In reality, Southern Hills is a golf course that requires patience, knowledge and actual golf skills. It’s not just about avoiding the tall trees that line the fairways, it’s about having the precision to place the ball in the correct portion of the fairways so you can attack the pins, which often wind up behind the overhanging limbs of massive trees.
Another reason to like Verplank — he’s got life and golf in perspective. Those hard times in the ’90s made him stronger and wiser.
“I’ve been so far down at the bottom of the barrel, I know what that’s like, and you can only beat yourself up so much,” he said. “I’ve been through all that and beat myself up. Now I’m just trying to give myself a better chance.”
Verplank’s light-orange golf shirt was soaked dark orange from Friday morning’s heat.

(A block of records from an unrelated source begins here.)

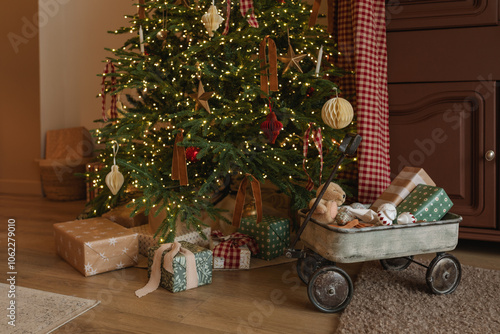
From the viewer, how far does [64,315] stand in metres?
1.34

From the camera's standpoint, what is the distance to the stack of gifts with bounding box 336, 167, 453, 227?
56.9 inches

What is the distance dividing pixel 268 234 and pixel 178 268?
18.1 inches

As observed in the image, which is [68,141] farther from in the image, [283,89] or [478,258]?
[478,258]

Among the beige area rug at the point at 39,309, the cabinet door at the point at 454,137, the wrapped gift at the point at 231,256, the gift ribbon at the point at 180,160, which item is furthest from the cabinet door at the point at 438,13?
the beige area rug at the point at 39,309

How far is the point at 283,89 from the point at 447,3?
780mm

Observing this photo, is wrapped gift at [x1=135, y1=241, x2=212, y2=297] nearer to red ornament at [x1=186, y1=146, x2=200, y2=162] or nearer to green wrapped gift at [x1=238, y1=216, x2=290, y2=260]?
→ green wrapped gift at [x1=238, y1=216, x2=290, y2=260]

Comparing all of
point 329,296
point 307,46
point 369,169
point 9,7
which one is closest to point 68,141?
point 9,7

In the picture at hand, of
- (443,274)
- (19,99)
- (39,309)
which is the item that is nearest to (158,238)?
(39,309)

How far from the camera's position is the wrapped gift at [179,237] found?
188 cm

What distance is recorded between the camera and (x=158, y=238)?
1.87 m

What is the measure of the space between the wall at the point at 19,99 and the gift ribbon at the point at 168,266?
234 centimetres

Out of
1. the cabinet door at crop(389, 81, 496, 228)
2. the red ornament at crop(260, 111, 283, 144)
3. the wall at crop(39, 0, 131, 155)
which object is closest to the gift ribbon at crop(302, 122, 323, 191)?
the red ornament at crop(260, 111, 283, 144)

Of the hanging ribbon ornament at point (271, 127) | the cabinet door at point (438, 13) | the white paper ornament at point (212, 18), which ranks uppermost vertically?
the cabinet door at point (438, 13)

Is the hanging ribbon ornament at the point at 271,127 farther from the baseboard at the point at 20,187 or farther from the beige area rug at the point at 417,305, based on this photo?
the baseboard at the point at 20,187
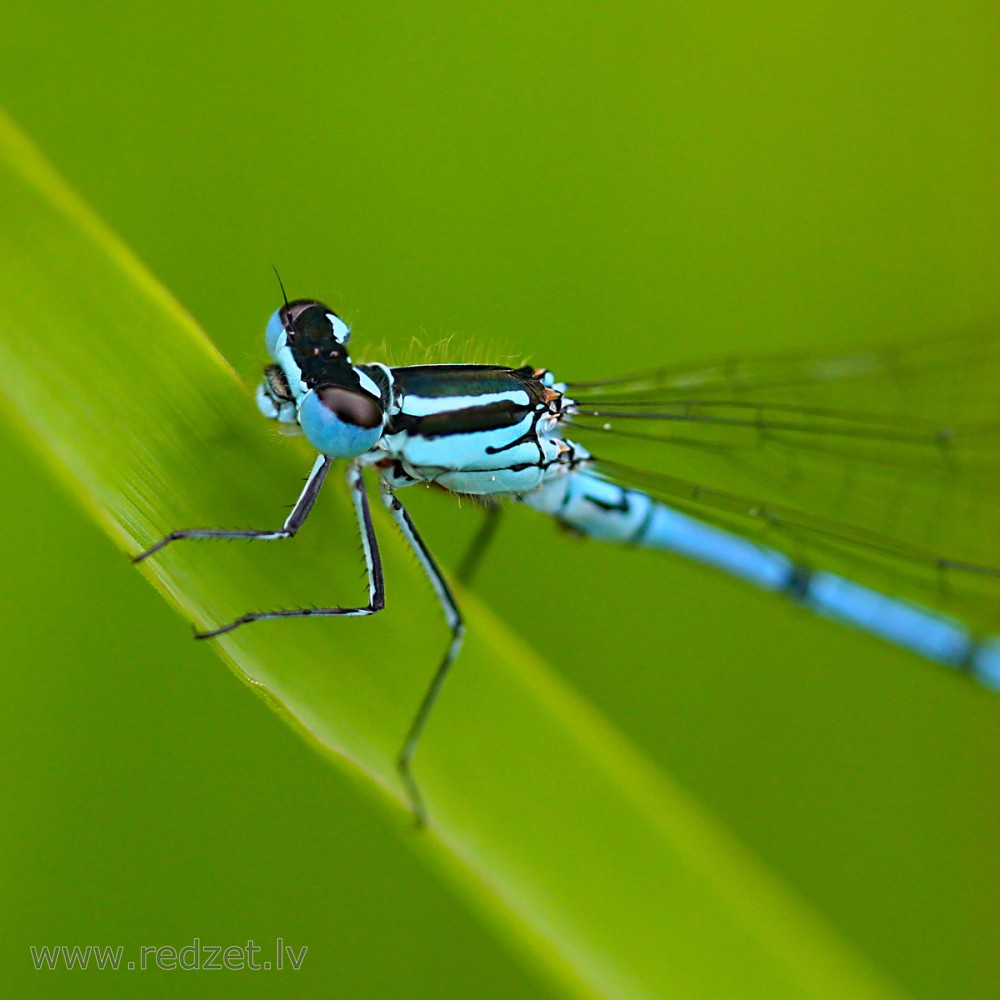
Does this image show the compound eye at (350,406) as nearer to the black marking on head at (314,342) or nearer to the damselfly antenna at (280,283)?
the black marking on head at (314,342)

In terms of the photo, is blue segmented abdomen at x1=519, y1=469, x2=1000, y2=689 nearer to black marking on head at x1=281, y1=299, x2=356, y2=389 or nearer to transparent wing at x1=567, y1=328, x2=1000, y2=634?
transparent wing at x1=567, y1=328, x2=1000, y2=634

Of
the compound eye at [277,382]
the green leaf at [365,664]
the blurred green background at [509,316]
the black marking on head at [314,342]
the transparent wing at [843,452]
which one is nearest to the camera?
the green leaf at [365,664]

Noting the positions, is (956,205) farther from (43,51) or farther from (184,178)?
(43,51)

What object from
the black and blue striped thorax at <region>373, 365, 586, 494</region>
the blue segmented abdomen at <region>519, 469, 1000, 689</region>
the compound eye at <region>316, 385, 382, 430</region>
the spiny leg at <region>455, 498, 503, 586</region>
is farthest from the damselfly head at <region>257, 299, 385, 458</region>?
the blue segmented abdomen at <region>519, 469, 1000, 689</region>

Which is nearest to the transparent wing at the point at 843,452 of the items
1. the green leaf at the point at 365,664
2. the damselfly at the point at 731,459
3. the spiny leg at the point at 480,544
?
the damselfly at the point at 731,459

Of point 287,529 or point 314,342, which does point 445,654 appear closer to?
point 287,529

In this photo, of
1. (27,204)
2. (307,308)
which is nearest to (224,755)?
(307,308)

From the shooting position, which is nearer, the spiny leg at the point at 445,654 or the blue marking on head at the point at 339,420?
the spiny leg at the point at 445,654
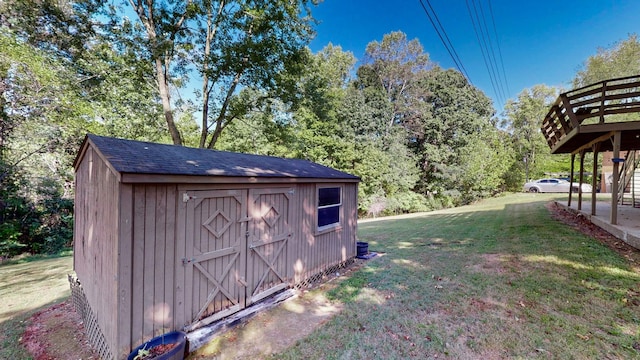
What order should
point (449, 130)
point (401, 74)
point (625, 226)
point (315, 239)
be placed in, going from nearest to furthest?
point (315, 239), point (625, 226), point (449, 130), point (401, 74)

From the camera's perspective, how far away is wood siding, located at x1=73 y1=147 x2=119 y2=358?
2.83 meters

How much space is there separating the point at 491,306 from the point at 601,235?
16.9 feet

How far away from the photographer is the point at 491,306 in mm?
3861

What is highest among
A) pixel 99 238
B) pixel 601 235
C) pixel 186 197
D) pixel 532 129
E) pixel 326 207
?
pixel 532 129

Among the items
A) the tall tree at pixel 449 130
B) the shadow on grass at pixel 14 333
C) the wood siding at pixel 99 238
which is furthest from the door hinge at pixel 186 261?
the tall tree at pixel 449 130

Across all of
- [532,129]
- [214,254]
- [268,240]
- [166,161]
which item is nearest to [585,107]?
[268,240]

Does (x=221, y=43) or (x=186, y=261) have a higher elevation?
(x=221, y=43)

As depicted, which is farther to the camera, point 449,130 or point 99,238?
point 449,130

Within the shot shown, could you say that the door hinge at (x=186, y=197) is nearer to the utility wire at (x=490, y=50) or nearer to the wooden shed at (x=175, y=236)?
the wooden shed at (x=175, y=236)

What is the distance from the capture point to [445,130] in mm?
23109

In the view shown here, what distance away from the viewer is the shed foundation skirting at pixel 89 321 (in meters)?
3.06

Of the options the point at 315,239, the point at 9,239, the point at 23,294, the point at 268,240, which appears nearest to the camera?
the point at 268,240

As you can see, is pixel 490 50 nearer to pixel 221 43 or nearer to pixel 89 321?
pixel 221 43

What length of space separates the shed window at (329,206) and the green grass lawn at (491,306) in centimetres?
126
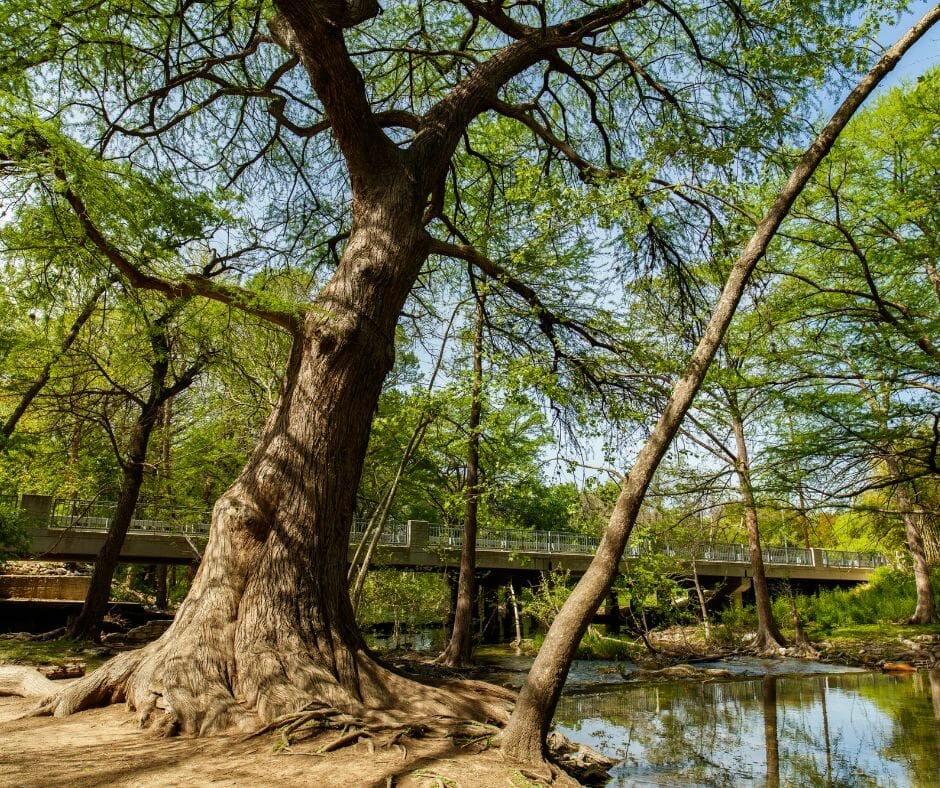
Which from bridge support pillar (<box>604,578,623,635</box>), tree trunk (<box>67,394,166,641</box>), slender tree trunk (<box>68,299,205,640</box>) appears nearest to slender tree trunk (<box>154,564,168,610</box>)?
slender tree trunk (<box>68,299,205,640</box>)

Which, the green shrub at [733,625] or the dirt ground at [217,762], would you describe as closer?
the dirt ground at [217,762]

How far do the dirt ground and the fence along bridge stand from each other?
7.02 m

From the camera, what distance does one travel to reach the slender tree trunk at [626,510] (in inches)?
177

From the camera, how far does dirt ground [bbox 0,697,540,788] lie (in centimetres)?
355

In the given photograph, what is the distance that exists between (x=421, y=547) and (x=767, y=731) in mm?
12209

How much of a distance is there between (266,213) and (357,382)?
220 inches

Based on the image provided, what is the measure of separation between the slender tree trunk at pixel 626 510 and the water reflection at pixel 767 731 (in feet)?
5.47

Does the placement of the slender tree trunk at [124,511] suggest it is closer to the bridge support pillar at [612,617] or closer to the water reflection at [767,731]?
the water reflection at [767,731]

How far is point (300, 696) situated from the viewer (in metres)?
4.48

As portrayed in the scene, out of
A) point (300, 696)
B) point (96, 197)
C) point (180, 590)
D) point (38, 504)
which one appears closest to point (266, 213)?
point (96, 197)

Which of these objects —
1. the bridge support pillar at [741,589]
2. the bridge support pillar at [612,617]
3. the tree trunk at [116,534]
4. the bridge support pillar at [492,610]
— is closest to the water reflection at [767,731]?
the tree trunk at [116,534]

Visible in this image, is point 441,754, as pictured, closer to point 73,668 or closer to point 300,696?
point 300,696

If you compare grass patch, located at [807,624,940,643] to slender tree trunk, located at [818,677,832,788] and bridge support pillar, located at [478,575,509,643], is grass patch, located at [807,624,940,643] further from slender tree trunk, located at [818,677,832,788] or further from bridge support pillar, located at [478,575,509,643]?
bridge support pillar, located at [478,575,509,643]

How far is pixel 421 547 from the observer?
1900 cm
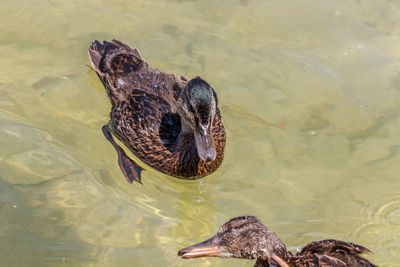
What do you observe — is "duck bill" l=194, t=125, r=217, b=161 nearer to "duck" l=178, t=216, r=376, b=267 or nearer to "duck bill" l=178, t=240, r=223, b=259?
"duck" l=178, t=216, r=376, b=267

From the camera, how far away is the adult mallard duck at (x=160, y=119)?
217 inches

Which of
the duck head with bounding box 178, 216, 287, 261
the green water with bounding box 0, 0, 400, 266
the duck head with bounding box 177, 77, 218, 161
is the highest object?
the duck head with bounding box 177, 77, 218, 161

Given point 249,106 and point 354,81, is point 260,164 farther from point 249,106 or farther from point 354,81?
point 354,81

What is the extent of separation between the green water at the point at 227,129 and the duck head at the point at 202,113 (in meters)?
0.69

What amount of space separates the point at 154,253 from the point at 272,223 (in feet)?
4.08

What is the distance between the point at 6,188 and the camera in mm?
5562

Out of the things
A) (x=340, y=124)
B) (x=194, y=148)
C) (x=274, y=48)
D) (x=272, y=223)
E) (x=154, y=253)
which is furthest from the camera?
(x=274, y=48)

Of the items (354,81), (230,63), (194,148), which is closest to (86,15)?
(230,63)

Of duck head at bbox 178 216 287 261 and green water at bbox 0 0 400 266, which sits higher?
duck head at bbox 178 216 287 261

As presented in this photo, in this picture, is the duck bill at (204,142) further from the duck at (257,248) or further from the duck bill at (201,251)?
the duck bill at (201,251)

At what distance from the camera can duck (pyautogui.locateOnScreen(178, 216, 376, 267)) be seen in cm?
442

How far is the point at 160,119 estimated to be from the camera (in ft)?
20.5

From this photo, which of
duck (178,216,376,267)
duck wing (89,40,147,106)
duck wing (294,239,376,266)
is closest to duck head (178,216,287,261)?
duck (178,216,376,267)

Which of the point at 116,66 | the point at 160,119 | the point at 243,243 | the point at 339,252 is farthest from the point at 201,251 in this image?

He was going to go back out and work on his putting a bit because he wasn’t happy with his stroke. Then he was going to go back to the house, where he is staying with his wife, four kids, nanny and father, and probably go swimming with his 3-year-old daughter.
“There’s never a dull moment when you’ve got four kids,” he said with a smile. “As soon as I leave the golf course, I pretty much do what I’m instructed to do.”